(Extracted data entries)
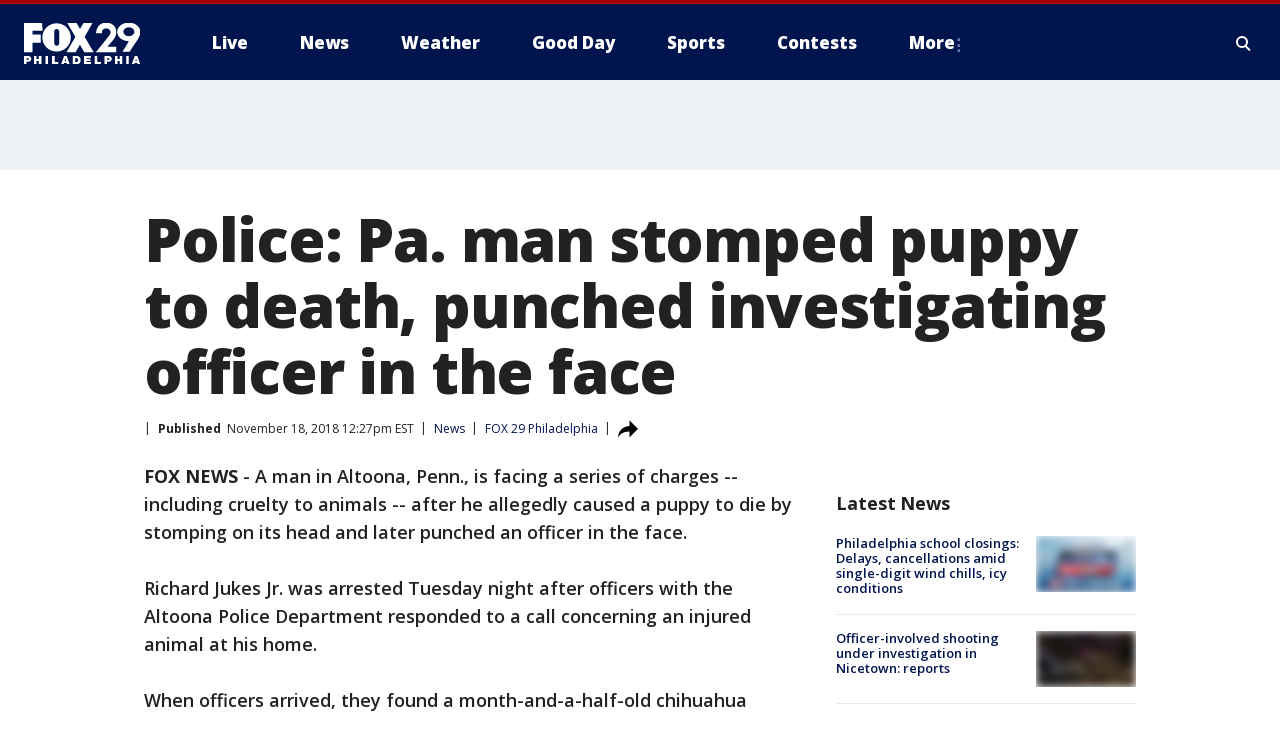

--- FILE ---
content_type: application/x-javascript
request_url: https://static.foxtv.com/static/orion/scripts/core/utils/geo.js?cb=1768878562879
body_size: 950
content:
/*! updated; 12-01-2025 11:57 AM **/


!function(GeoApp){GeoApp.ENABLED=!/esi\:assign/.test('ESI'),window.FNC=window.FNC||{},window.FNC.GEO=GeoApp}(function(){var CONST_Akamai_GEO=window.CONST_Akamai_GEO||{continent:"NA",countryCode:"US",regionCode:"OH",dmaCode:"535",zipRange:"43085+43201-43207+43209-43224+43226-43232+43234-43236+43240+43251+43260+43266+43268+43270-43272+43279+43287+43291"},CONST_Akamai_TIME=window.CONST_Akamai_TIME||{yr:"2026",mm:"01",dd:"19",dy:"1",hr:"23",min:"09",sec:"22"};return{time:new function(){var d,date,Proto=this,LOC_START_TIME=new Date,AKAMAI_DATETIME=(date=[[(d=CONST_Akamai_TIME).mm,d.dd,d.yr].join("/"),[d.hr,d.min,d.sec].join(":")].join(" "),new Date(date)),CUSTOM_ANNOUNCED=!1;function USDST(d){var yr=(d=d||Proto.getCurrent()).getFullYear(),currYrStart=function(){for(var dt=new Date("3/01/"+yr+" 00:00:00"),found=0;found<2;)0===dt.getDay()&&found++,found<2&&dt.setDate(dt.getDate()+1),2<=dt.getMonth&&(found=2,dt.setHours(2));return dt}(),currYrEnd=function(){for(var dt=new Date("11/01/"+yr+" 00:00:00"),found=!1;!found;)0===dt.getDay()?found=!0:dt.setDate(dt.getDate()+1),10<dt.getMonth()&&(found=!0),found&&dt.setHours(2);return dt}();return{val:isDSTObserved(d),currYrStart:currYrStart,currYrEnd:currYrEnd,currYr:yr}}function isDSTObserved(d){return(d=d||Proto.getCurrent()).getTimezoneOffset()<(jan=new Date(d.getFullYear(),0,1),jul=new Date(d.getFullYear(),6,1),Math.max(jan.getTimezoneOffset(),jul.getTimezoneOffset()));var jan,jul}Proto.getCurrent=function(trueTime){var diff=(new Date).getTime()-LOC_START_TIME.getTime(),customDate=function(){var x,s=window.location.search.substr(1),ret=null;for(s=s.split("&"),x=0;x<s.length;x++)if("string"==typeof s[x]&&0<s[x].length){var p=s[x].split("=");if("cdt"===p[0]){var val=p[1]||"";-1<val.indexOf("%")&&(val=decodeURIComponent(val));var date=val.match(/^([0-9]+){1,2}(\/|\-)([0-9]+){1,2}(\/|\-)([0-9]+){1,4}/g),time=val.match(/\|([0-9]+){1,2}\:([0-9]+){1,2}\:([0-9]+){1,2}$/g);if(!time&&/^([0-9]+){1,2}(\/|\-)([0-9]+){1,2}(\/|\-)([0-9]+){1,4}$/.test(val)&&(time=["|00:00:00"]),date&&time){date=date[0].split("-").join("/"),time=time[0].slice(1);var dateStr=[date,time].join(" "),dt=new Date(dateStr);window.console&&console.log&&!CUSTOM_ANNOUNCED&&(CUSTOM_ANNOUNCED=!0,console.log("DATE TEST OVERRIDE: "+dateStr)),ret=dt}break}}return ret}(),currAkamai=new Date((trueTime?AKAMAI_DATETIME:customDate||AKAMAI_DATETIME).getTime()+diff);return USDST(currAkamai).val||customDate||currAkamai.setHours(currAkamai.getHours()-1),currAkamai},Proto.isDST=function(custom){return USDST(custom)},Proto.isDSTObserved=function(custom){return isDSTObserved(custom)}},geo:new function(){this.get=function(){return CONST_Akamai_GEO}}}}());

Your assignment: With the images omitted, retype the records above exactly.

Solution to this exercise:
--- FILE ---
content_type: application/x-javascript
request_url: https://static.foxtv.com/static/orion/scripts/core/utils/geo.js?cb=1768878562879
body_size: 950
content:
/*! updated; 12-01-2025 11:57 AM **/


!function(GeoApp){GeoApp.ENABLED=!/esi\:assign/.test('ESI'),window.FNC=window.FNC||{},window.FNC.GEO=GeoApp}(function(){var CONST_Akamai_GEO=window.CONST_Akamai_GEO||{continent:"NA",countryCode:"US",regionCode:"OH",dmaCode:"535",zipRange:"43085+43201-43207+43209-43224+43226-43232+43234-43236+43240+43251+43260+43266+43268+43270-43272+43279+43287+43291"},CONST_Akamai_TIME=window.CONST_Akamai_TIME||{yr:"2026",mm:"01",dd:"19",dy:"1",hr:"23",min:"09",sec:"22"};return{time:new function(){var d,date,Proto=this,LOC_START_TIME=new Date,AKAMAI_DATETIME=(date=[[(d=CONST_Akamai_TIME).mm,d.dd,d.yr].join("/"),[d.hr,d.min,d.sec].join(":")].join(" "),new Date(date)),CUSTOM_ANNOUNCED=!1;function USDST(d){var yr=(d=d||Proto.getCurrent()).getFullYear(),currYrStart=function(){for(var dt=new Date("3/01/"+yr+" 00:00:00"),found=0;found<2;)0===dt.getDay()&&found++,found<2&&dt.setDate(dt.getDate()+1),2<=dt.getMonth&&(found=2,dt.setHours(2));return dt}(),currYrEnd=function(){for(var dt=new Date("11/01/"+yr+" 00:00:00"),found=!1;!found;)0===dt.getDay()?found=!0:dt.setDate(dt.getDate()+1),10<dt.getMonth()&&(found=!0),found&&dt.setHours(2);return dt}();return{val:isDSTObserved(d),currYrStart:currYrStart,currYrEnd:currYrEnd,currYr:yr}}function isDSTObserved(d){return(d=d||Proto.getCurrent()).getTimezoneOffset()<(jan=new Date(d.getFullYear(),0,1),jul=new Date(d.getFullYear(),6,1),Math.max(jan.getTimezoneOffset(),jul.getTimezoneOffset()));var jan,jul}Proto.getCurrent=function(trueTime){var diff=(new Date).getTime()-LOC_START_TIME.getTime(),customDate=function(){var x,s=window.location.search.substr(1),ret=null;for(s=s.split("&"),x=0;x<s.length;x++)if("string"==typeof s[x]&&0<s[x].length){var p=s[x].split("=");if("cdt"===p[0]){var val=p[1]||"";-1<val.indexOf("%")&&(val=decodeURIComponent(val));var date=val.match(/^([0-9]+){1,2}(\/|\-)([0-9]+){1,2}(\/|\-)([0-9]+){1,4}/g),time=val.match(/\|([0-9]+){1,2}\:([0-9]+){1,2}\:([0-9]+){1,2}$/g);if(!time&&/^([0-9]+){1,2}(\/|\-)([0-9]+){1,2}(\/|\-)([0-9]+){1,4}$/.test(val)&&(time=["|00:00:00"]),date&&time){date=date[0].split("-").join("/"),time=time[0].slice(1);var dateStr=[date,time].join(" "),dt=new Date(dateStr);window.console&&console.log&&!CUSTOM_ANNOUNCED&&(CUSTOM_ANNOUNCED=!0,console.log("DATE TEST OVERRIDE: "+dateStr)),ret=dt}break}}return ret}(),currAkamai=new Date((trueTime?AKAMAI_DATETIME:customDate||AKAMAI_DATETIME).getTime()+diff);return USDST(currAkamai).val||customDate||currAkamai.setHours(currAkamai.getHours()-1),currAkamai},Proto.isDST=function(custom){return USDST(custom)},Proto.isDSTObserved=function(custom){return isDSTObserved(custom)}},geo:new function(){this.get=function(){return CONST_Akamai_GEO}}}}());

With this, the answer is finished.